Murdoch, an indomitable old man who could always be found where there was money to be made no matter how trivial or how hazardous the effort involved, was perched on a section of up-ended culvert pipe looking at his watch which he took from a tin in his pocket.
‘Yes, what is the time?’ Morag asked him.
‘Wait and I’ll tell you,’ muttered Murdoch, still studying his watch.
‘How that man knows the time with a watch that has the minute hand so short you can’t tell it from the hour hand I don’t know,’ said the Gaffer.
‘Indeed, if I watch it long enough I can see one of them move,’ replied Murdoch.
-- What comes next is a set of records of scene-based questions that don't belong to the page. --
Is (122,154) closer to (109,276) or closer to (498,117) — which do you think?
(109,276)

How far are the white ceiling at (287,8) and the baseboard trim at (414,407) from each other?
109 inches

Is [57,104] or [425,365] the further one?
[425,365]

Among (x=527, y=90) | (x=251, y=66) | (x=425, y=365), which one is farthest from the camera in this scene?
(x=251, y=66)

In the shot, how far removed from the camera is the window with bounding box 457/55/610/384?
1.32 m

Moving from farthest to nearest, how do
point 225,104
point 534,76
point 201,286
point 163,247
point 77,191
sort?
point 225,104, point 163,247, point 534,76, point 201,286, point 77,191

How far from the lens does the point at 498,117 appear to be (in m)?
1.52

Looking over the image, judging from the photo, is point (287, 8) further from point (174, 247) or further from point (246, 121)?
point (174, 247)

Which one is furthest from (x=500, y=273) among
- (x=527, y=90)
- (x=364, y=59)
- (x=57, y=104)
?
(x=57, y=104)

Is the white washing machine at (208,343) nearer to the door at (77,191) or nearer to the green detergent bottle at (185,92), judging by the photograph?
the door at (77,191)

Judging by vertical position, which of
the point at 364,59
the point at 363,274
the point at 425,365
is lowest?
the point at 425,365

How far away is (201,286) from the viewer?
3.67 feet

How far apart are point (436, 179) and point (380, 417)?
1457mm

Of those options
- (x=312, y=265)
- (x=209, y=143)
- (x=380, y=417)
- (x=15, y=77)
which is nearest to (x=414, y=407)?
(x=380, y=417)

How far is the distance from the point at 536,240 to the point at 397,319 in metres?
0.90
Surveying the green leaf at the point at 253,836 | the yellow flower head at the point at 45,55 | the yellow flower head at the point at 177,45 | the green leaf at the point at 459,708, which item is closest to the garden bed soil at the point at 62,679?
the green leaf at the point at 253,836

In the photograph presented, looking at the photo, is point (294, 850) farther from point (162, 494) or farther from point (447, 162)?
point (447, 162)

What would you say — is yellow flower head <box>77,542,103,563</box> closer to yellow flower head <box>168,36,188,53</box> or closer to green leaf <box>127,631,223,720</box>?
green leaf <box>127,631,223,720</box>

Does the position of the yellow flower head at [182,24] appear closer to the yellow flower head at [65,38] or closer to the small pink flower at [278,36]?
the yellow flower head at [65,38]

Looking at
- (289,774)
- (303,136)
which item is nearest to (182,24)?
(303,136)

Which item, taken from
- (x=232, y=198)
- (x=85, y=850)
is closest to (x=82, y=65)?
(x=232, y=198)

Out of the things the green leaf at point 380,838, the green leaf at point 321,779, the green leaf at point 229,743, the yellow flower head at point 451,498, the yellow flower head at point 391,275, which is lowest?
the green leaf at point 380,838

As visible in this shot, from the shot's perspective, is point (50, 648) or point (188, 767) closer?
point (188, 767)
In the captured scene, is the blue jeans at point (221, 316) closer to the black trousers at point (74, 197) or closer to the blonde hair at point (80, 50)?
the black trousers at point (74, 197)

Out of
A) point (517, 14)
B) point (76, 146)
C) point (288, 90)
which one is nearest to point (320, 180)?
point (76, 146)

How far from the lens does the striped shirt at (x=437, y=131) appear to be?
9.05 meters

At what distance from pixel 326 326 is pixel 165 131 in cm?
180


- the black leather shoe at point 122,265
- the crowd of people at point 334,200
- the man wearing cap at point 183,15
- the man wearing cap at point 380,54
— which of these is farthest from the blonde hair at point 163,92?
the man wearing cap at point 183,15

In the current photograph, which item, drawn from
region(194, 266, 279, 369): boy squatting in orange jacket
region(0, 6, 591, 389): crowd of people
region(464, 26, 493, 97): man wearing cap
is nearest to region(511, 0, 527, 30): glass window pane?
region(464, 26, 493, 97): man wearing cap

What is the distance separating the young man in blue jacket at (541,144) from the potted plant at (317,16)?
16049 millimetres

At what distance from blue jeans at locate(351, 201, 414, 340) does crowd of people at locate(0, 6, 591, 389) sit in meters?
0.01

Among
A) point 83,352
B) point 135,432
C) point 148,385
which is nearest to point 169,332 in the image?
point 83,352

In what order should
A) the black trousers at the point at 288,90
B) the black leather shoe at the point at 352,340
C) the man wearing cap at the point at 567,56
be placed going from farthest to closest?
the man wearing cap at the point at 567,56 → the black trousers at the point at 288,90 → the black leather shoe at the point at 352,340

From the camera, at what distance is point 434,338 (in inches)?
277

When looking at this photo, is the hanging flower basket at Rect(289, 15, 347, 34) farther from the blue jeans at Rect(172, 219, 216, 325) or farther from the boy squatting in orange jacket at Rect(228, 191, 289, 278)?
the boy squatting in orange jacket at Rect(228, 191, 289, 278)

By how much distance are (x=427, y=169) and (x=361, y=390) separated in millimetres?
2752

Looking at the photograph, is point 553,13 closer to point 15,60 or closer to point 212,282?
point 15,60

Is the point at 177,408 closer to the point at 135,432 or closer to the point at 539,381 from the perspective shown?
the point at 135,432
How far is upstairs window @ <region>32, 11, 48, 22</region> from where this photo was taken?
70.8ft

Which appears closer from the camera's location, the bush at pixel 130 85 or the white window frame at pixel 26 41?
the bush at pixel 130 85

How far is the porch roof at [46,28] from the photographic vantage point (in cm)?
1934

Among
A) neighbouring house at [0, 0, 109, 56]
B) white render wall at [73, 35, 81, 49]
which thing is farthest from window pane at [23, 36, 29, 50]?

‘That’s not what you’re here for,’ expostulated the Gaffer, jumping up and giving Murdoch a push in the chest that sent the old man buttocks down into the culvert pipe. ‘Get that lorry finished loadin’.’
‘Here, here, man,’ remonstrated Murdoch indignantly, ‘I canna’ load a lorry with my arse tight in a drainpipe. Have sense, man.’
Laughingly the men pulled Murdoch out of his predicament and sauntered back to their work.
‘ ’Tis five o’ clock then,’ announced Murdoch as he returned his watch to his pocket.
The men froze animatedly and awaited the Gaffer’s corroboration.
‘ ’Tis no more than five to,’ he said firmly. ‘Get on with it.’ Watch in hand, he urged them on to fill the lorry and as the minute finger touched the hour he took a whistle from his pocket and blew. The men with picks arrested their strokes mid-way; the men loading tilted their shovels so that the chippings slid back on to the road and then they threw down their implements, collected their jackets and bags and hoisted themselves on to the lorry.
‘Look at that,’ called the Gaffer caustically. ‘In a big enough hurry to knock off at night they are, but never one of them here on time this mornin’.’
‘That’s a lie!’ Tom-Tom, an excitable muddle-headed little man, squeaked in protest.
‘That’s as true as I’m here,’ asseverated the Gaffer.
‘It’s a lie, I’m tellin’ you,’ spluttered Tom-Tom, jumping down from the lorry and confronting the Gaffer with all his five foot nothing of bristling indignation. ‘I was here in good time. I know because I jumped straight out of my bed when I heard the wireless time and indeed I came out in such a rush I left the door in bed and my wife wide open.’
The faces of the men remained impassive and the Gaffer checked a wheeze of laughter before setting his face into a scowl which he bestowed upon the driver who, with one hand in his pocket, was trying nonchalantly to crank his lorry.
‘What like of a man is that?’ asked the Gaffer contemptuously. ‘Tryin’ will he start a lorry with one of his hands stuck in his pocket.’
The driver put both hands into his pockets and regarded the Gaffer coolly.
‘Who’s grumblin’ about my hands bein’ in my pockets?’
‘I am,’ exploded the Gaffer.
‘Well, at least my hand’s in my own pocket.’ retaliated the driver, the grin plucking at his lips belying the testiness of his voice. ‘You keep your grumblin’ till you find them in your own pockets.’ He stepped up into the cab and gave a long pull on the self-starter which coaxed the engine into a clatter of activity. The men lifted their hands in farewell gestures that ranged from the sickly to the regal as the lorry jogged away round the bend.
‘Look at them,’ commented Morag acidly; ‘wouldn’t you think it was to a convalescent home the lorry was takin’ them.’
Just Hector
‘Tsere is a tsing,’ said Hector appealingly. ‘A tsing in tse shed at tse back of tse house, will mend it. Callum said I would get it if I wanted it.’